◆ READING TEXT
Click on the image above and download the PDF file and use accordingly or download HERE
There are numerous factors to be cognizant of in operations involving commercial buildings and occupancies; with special considerations and a diligent focus on a wide degree of facets on the fireground during combat fire engagement.
You need to start somewhere, thus the investment in these observations and insights for this event. Open your eyes on the fireground, there is so much to take in and respond to; if you know what to look for and can process what you’re seeing.
It is mission critical to comprehend and understand your department’s operational capabilities and the necessary deployment demands for fire suppression, fire flow and phased operations at commercial building fires.
Commercial Fire and Collapse
Respect these buildings for the occupancy risk they present and not the typical occupancy type that we develop our conventional strategies, incident action plans and tactical deployments.
It’s a lot more than that, with far greater consequences; that may be very unforgiving.
A recent video clip making its way around the cyber fireground clearly depicted a very close-call and resulting near miss event to four firefighters at a four alarm fire involving a commercial building that housed an established insulation manufacturer and installation contractor.

◆ THINGS TO DO
(a) Retype part of the commercial building fire text word for word, beginning at the words "A recent video" and stopping after "and installation contractor.".
(b) According to the commercial building fire text, what business did the building in the four-alarm fire house?
The listing has no part in this.

◆ PROVIDED RECORDS
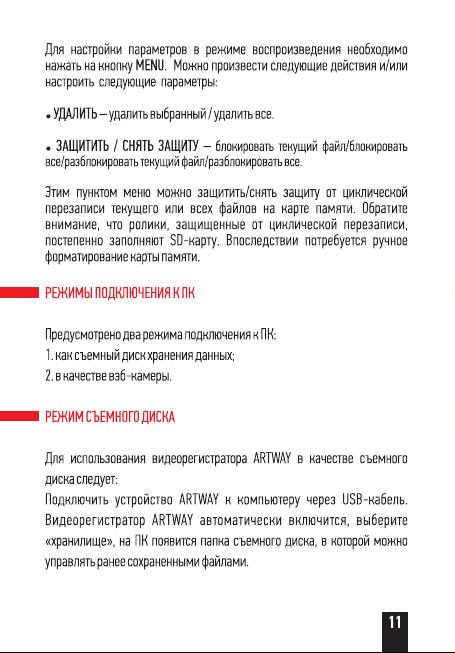 Для настройки параметров в режиме воспроизведения необходимо нажать на кнопку MENU. Можно произвести следующие действия и/или настроить следующие параметры:

• УДАЛИТЬ – удалить выбранный / удалить все.

• ЗАЩИТИТЬ / СНЯТЬ ЗАЩИТУ – блокировать текущий файл/блокировать все/разблокировать текущий файл/разблокировать все.

Этим пунктом меню можно защитить/снять защиту от циклической перезаписи текущего или всех файлов на карте памяти. Обратите внимание, что ролики, защищенные от циклической перезаписи, постепенно заполняют SD-карту. Впоследствии потребуется ручное форматирование карты памяти.

РЕЖИМЫ ПОДКЛЮЧЕНИЯ К ПК

Предусмотрено два режима подключения к ПК:
1. как съемный диск хранения данных;
2. в качестве вэб-камеры.

РЕЖИМ СЪЕМНОГО ДИСКА

Для использования видеорегистратора ARTWAY в качестве съемного диска следует:
Подключить устройство ARTWAY к компьютеру через USB-кабель. Видеорегистратор ARTWAY автоматически включится, выберите «хранилище», на ПК появится папка съемного диска, в которой можно управлять ранее сохраненными файлами.

11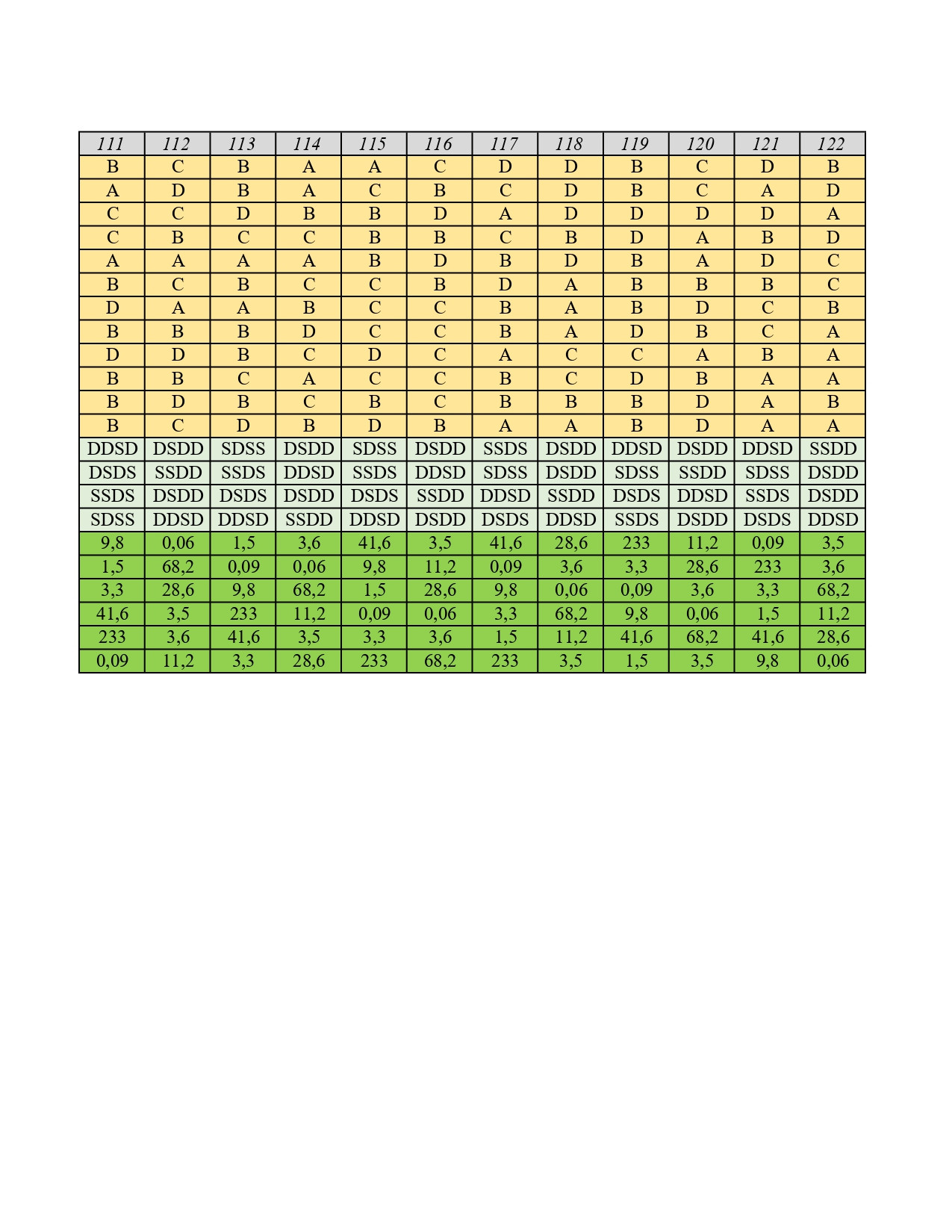 | 111 | 112 | 113 | 114 | 115 | 116 | 117 | 118 | 119 | 120 | 121 | 122 |
|---|---|---|---|---|---|---|---|---|---|---|---|
| B | C | B | A | A | C | D | D | B | C | D | B |
| A | D | B | A | C | B | C | D | B | C | A | D |
| C | C | D | B | B | D | A | D | D | D | D | A |
| C | B | C | C | B | B | C | B | D | A | B | D |
| A | A | A | A | B | D | B | D | B | A | D | C |
| B | C | B | C | C | B | D | A | B | B | B | C |
| D | A | A | B | C | C | B | A | B | D | C | B |
| B | B | B | D | C | C | B | A | D | B | C | A |
| D | D | B | C | D | C | A | C | C | A | B | A |
| B | B | C | A | C | C | B | C | D | B | A | A |
| B | D | B | C | B | C | B | B | B | D | A | B |
| B | C | D | B | D | B | A | A | B | D | A | A |
| DDSD | DSDD | SDSS | DSDD | SDSS | DSDD | SSDS | DSDD | DDSD | DSDD | DDSD | SSDD |
| DSDS | SSDD | SSDS | DDSD | SSDS | DDSD | SDSS | DSDD | SDSS | SSDD | SDSS | DSDD |
| SSDS | DSDD | DSDS | DSDD | DSDS | SSDD | DDSD | SSDD | DSDS | DDSD | SSDS | DSDD |
| SDSS | DDSD | DDSD | SSDD | DDSD | DSDD | DSDS | DDSD | SSDS | DSDD | DSDS | DDSD |
| 9,8 | 0,06 | 1,5 | 3,6 | 41,6 | 3,5 | 41,6 | 28,6 | 233 | 11,2 | 0,09 | 3,5 |
| 1,5 | 68,2 | 0,09 | 0,06 | 9,8 | 11,2 | 0,09 | 3,6 | 3,3 | 28,6 | 233 | 3,6 |
| 3,3 | 28,6 | 9,8 | 68,2 | 1,5 | 28,6 | 9,8 | 0,06 | 0,09 | 3,6 | 3,3 | 68,2 |
| 41,6 | 3,5 | 233 | 11,2 | 0,09 | 0,06 | 3,3 | 68,2 | 9,8 | 0,06 | 1,5 | 11,2 |
| 233 | 3,6 | 41,6 | 3,5 | 3,3 | 3,6 | 1,5 | 11,2 | 41,6 | 68,2 | 41,6 | 28,6 |
| 0,09 | 11,2 | 3,3 | 28,6 | 233 | 68,2 | 233 | 3,5 | 1,5 | 3,5 | 9,8 | 0,06 |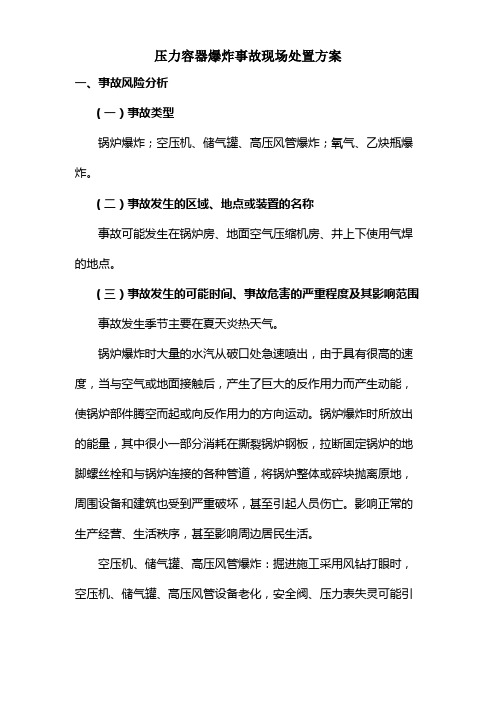 压力容器爆炸事故现场处置方案

一、事故风险分析

（一）事故类型

锅炉爆炸；空压机、储气罐、高压风管爆炸；氧气、乙炔瓶爆炸。

（二）事故发生的区域、地点或装置的名称

事故可能发生在锅炉房、地面空气压缩机房、井上下使用气焊的地点。

（三）事故发生的可能时间、事故危害的严重程度及其影响范围

事故发生季节主要在夏天炎热天气。

锅炉爆炸时大量的水汽从破口处急速喷出，由于具有很高的速度，当与空气或地面接触后，产生了巨大的反作用力而产生动能，使锅炉部件腾空而起或向反作用力的方向运动。锅炉爆炸时所放出的能量，其中很小一部分消耗在撕裂锅炉钢板，拉断固定锅炉的地脚螺丝栓和与锅炉连接的各种管道，将锅炉整体或碎块抛离原地，周围设备和建筑也受到严重破坏，甚至引起人员伤亡。影响正常的生产经营、生活秩序，甚至影响周边居民生活。

空压机、储气罐、高压风管爆炸：掘进施工采用风钻打眼时，空压机、储气罐、高压风管设备老化，安全阀、压力表失灵可能引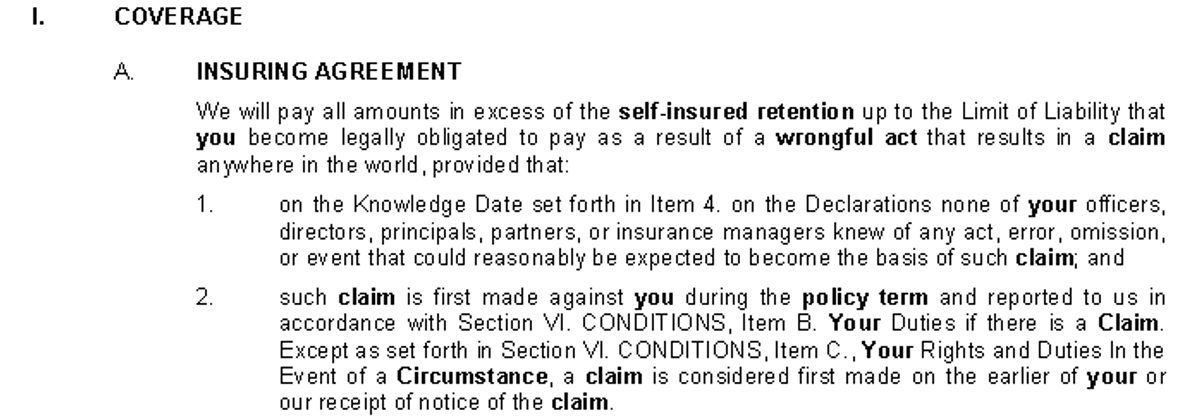 I. COVERAGE

A. INSURING AGREEMENT

We will pay all amounts in excess of the self-insured retention up to the Limit of Liability that you become legally obligated to pay as a result of a wrongful act that results in a claim anywhere in the world, provided that:

1. on the Knowledge Date set forth in Item 4. on the Declarations none of your officers, directors, principals, partners, or insurance managers knew of any act, error, omission, or event that could reasonably be expected to become the basis of such claim; and

2. such claim is first made against you during the policy term and reported to us in accordance with Section VI. CONDITIONS, Item B. Your Duties if there is a Claim. Except as set forth in Section VI. CONDITIONS, Item C., Your Rights and Duties In the Event of a Circumstance, a claim is considered first made on the earlier of your or our receipt of notice of the claim.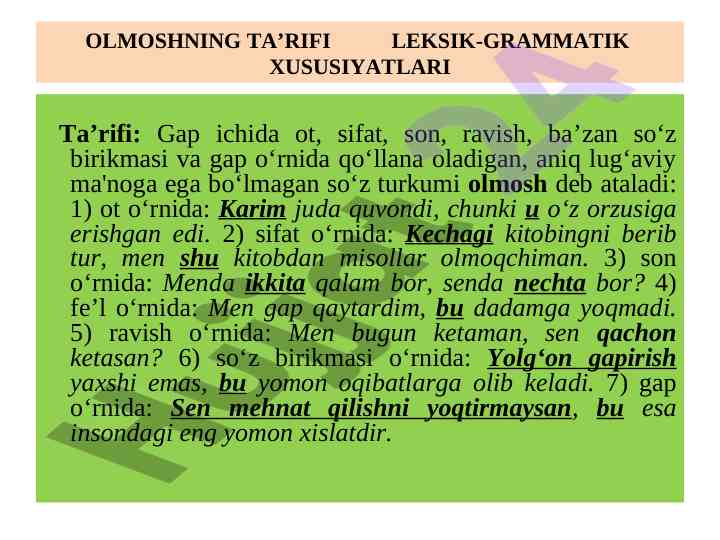 OLMOSHNING TA’RIFI LEKSIK-GRAMMATIK XUSUSIYATLARI

Ta’rifi: Gap ichida ot, sifat, son, ravish, ba’zan so‘z birikmasi va gap o‘rnida qo‘llana oladigan, aniq lug‘aviy ma'noga ega bo‘lmagan so‘z turkumi olmosh deb ataladi: 1) ot o‘rnida: Karim juda quvondi, chunki u o‘z orzusiga erishgan edi. 2) sifat o‘rnida: Kechagi kitobingni berib tur, men shu kitobdan misollar olmoqchiman. 3) son o‘rnida: Menda ikkita qalam bor, senda nechta bor? 4) fe’l o‘rnida: Men gap qaytardim, bu dadamga yoqmadi. 5) ravish o‘rnida: Men bugun ketaman, sen qachon ketasan? 6) so‘z birikmasi o‘rnida: Yolg‘on gapirish yaxshi emas, bu yomon oqibatlarga olib keladi. 7) gap o‘rnida: Sen mehnat qilishni yoqtirmaysan, bu esa insondagi eng yomon xislatdir.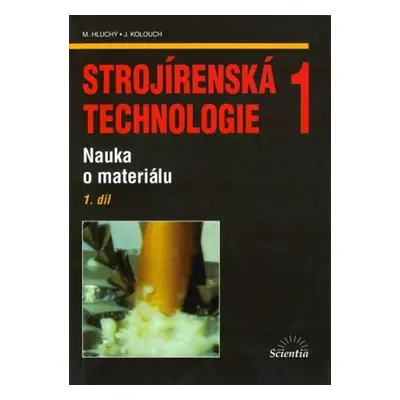 M. HLUCHÝ • J. KOLOUCH

STROJÍRENSKÁ TECHNOLOGIE 1

Nauka o materiálu

1. díl

Scientia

◆ YOUR WRITTEN ANSWERS
(a)
A recent video clip making its way around the cyber fireground clearly depicted a very close-call and resulting near miss event to four firefighters at a four alarm fire involving a commercial building that housed an established insulation manufacturer and installation contractor.

(b) An established insulation manufacturer and installation contractor.